The past 2 days were bumpy, as I noticed myself in my thoughts more. Thoughts about scarcity, not being enough, as well as feeling sad and broken hearted about friendships.
I comforted myself a great deal yesterday, knowing that I am never alone, acknowledging that friendships on the material plane of reality are an illusion anyway. What does it matter if I or a friend emotionally distance from each other? Does it mean anything? Perhaps only that ego was driving the relationship. A friend wants to be more than platonic friends, there is no reciprocity, one perhaps is left frustrated and needs distance...all to serve the ego, but perhaps for respectable reasons. He said, "I have to let go." "I don't feel special." I said, "ok," and I was fine with it, except perhaps, it opened his very same wound in me. "I don't feel special."
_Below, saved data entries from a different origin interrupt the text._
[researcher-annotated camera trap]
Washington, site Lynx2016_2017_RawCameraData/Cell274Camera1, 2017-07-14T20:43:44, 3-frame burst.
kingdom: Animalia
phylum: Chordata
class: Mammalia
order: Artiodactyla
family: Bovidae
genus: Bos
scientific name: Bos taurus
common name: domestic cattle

I can find humor in that. After all, I can relate to how frustrating it is to NOT have my desire to feel special fulfilled by another person. So- I'm swallowing good medicine.
The challenge really is in staying open-hearted to new and developing friendships, despite ego's desire to fulfill a need to feel special.
Practices for emotional balance:
I trust.
I surrender.
I am one with God.
A calming, warm bath with aromatherapy for the heart center.
A walk in the cool night with fresh air.
Alternative nostril breathing- 10 minutes+
Meditation, holding acupressure points. 11 min +
Reading with purpose to understand self.
Yoga
Visualization to elevate the heart. Good Eagle medicine.
Listening to body, to go home and nurture self- despite fulfilling what I "have to" or "should be" doing
Turning my phone off and cutting off communication to focus on myself.